We are given the Quadratic #y = x^2 + 2 * x#

We will now find the Vertex Form.

In general, Vertex Form is written as

#y = f( x ) = a*(x - h) ^ 2 + k#

Our Vertex will be ( h, k )

#f( x ) = [ x ^ 2+ 2 * x + ( ) ] - ( )#

(Divide the coefficient of the x-term by 2 and square it: (2/2) ^ 2, to add and subtract)

#f( x ) = [ x ^ 2+ 2 * x + ( 1 ) ] - ( 1 )#

We can write the above as

#f( x ) = ( x + 1) ^ 2 - 1 #

Now, #h = (-1)# and #k = (- 1)#, in the general Vertex Form.

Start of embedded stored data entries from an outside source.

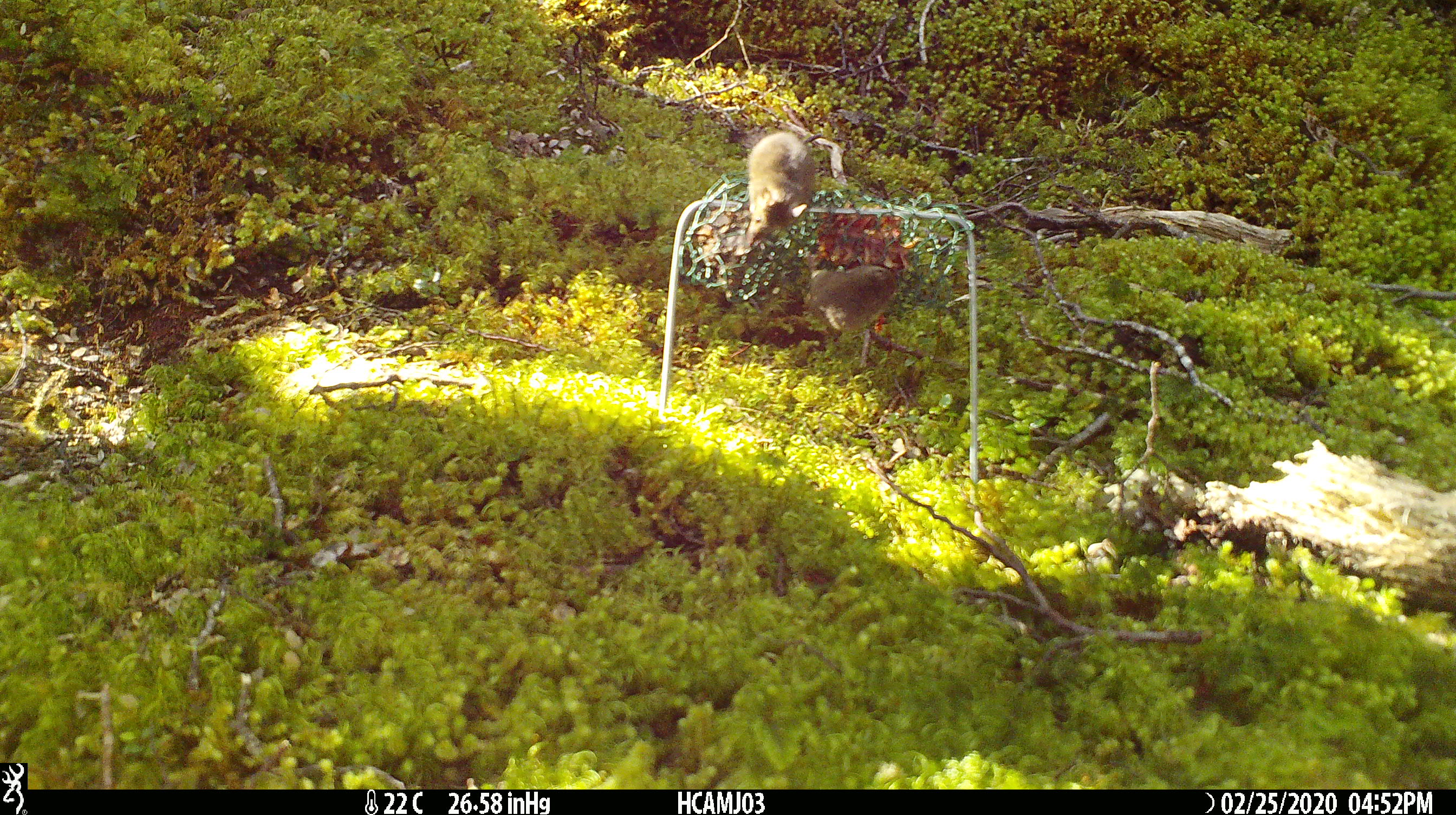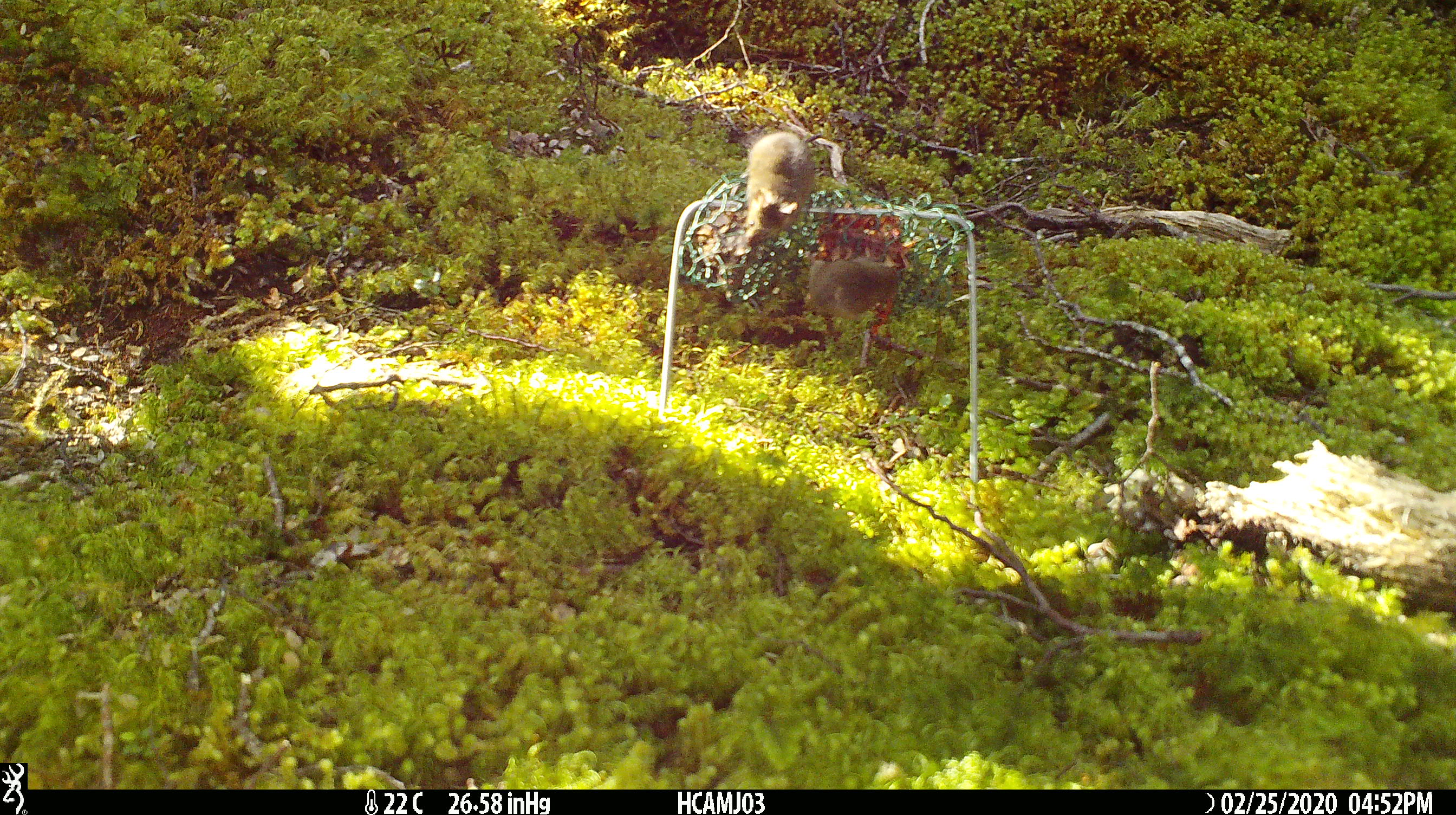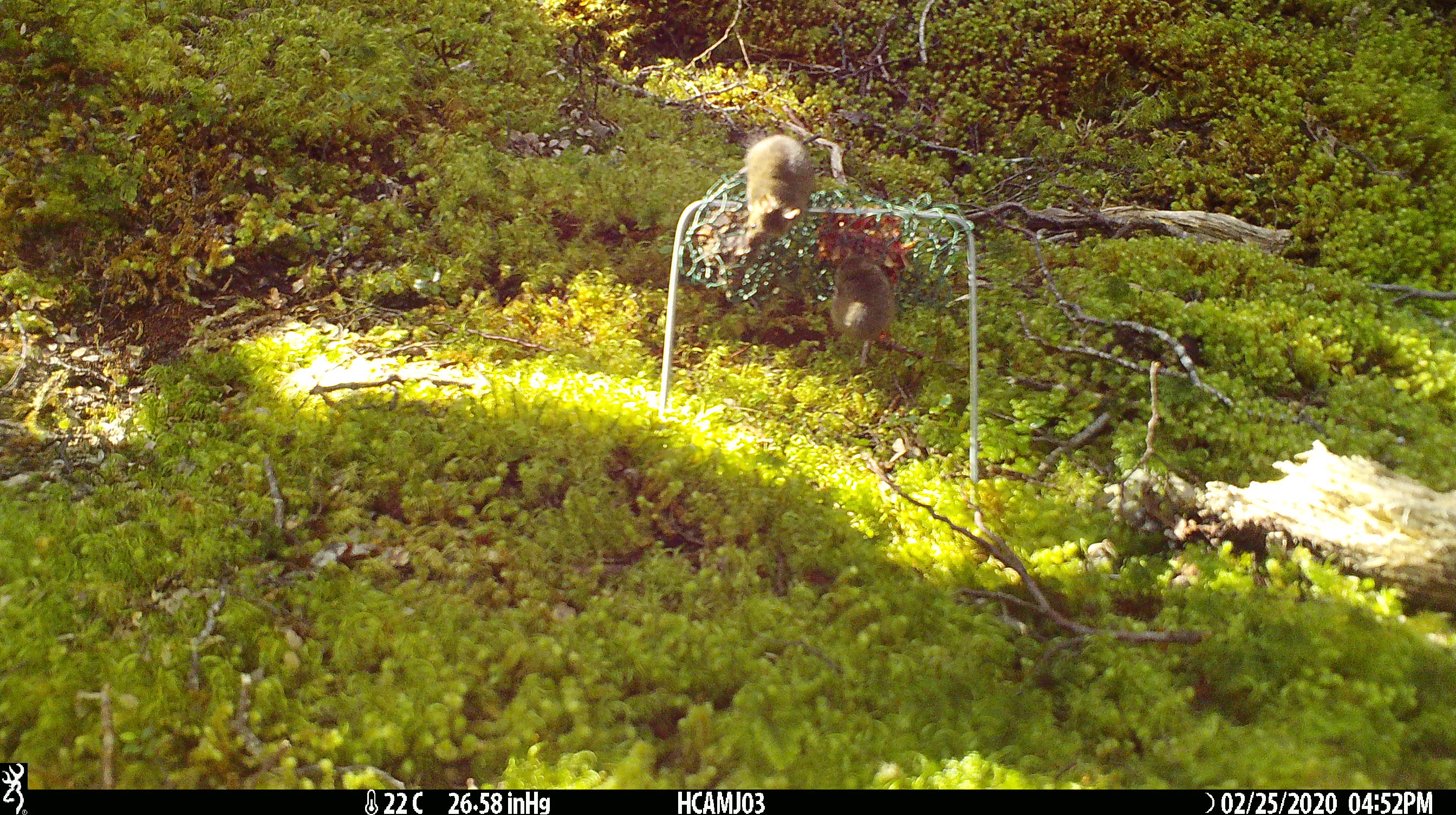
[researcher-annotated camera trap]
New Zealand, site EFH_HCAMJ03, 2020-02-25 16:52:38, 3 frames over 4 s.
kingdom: Animalia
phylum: Chordata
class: Mammalia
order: Rodentia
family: Muridae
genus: Mus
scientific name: Mus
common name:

We now have the Vertex Form of the Quadratic

In our problem situation, our Vertex is ( - 1, - 1 )

Axis of Symmetry is given by: x = h

Hence, x = ( - 1 ) is the required Axis of Symmetry

To find the x-Intercept, equate f( x ) = 0

#0 = (x + 1) ^ 2 - 1#

# (x + 1) ^ 2 - 1 = 0#

# (x + 1) ^ 2 = 1#

#(x + 1) = +- sqrt(1)#

This gives us ( - 2) and Zero as the two x-Intercepts.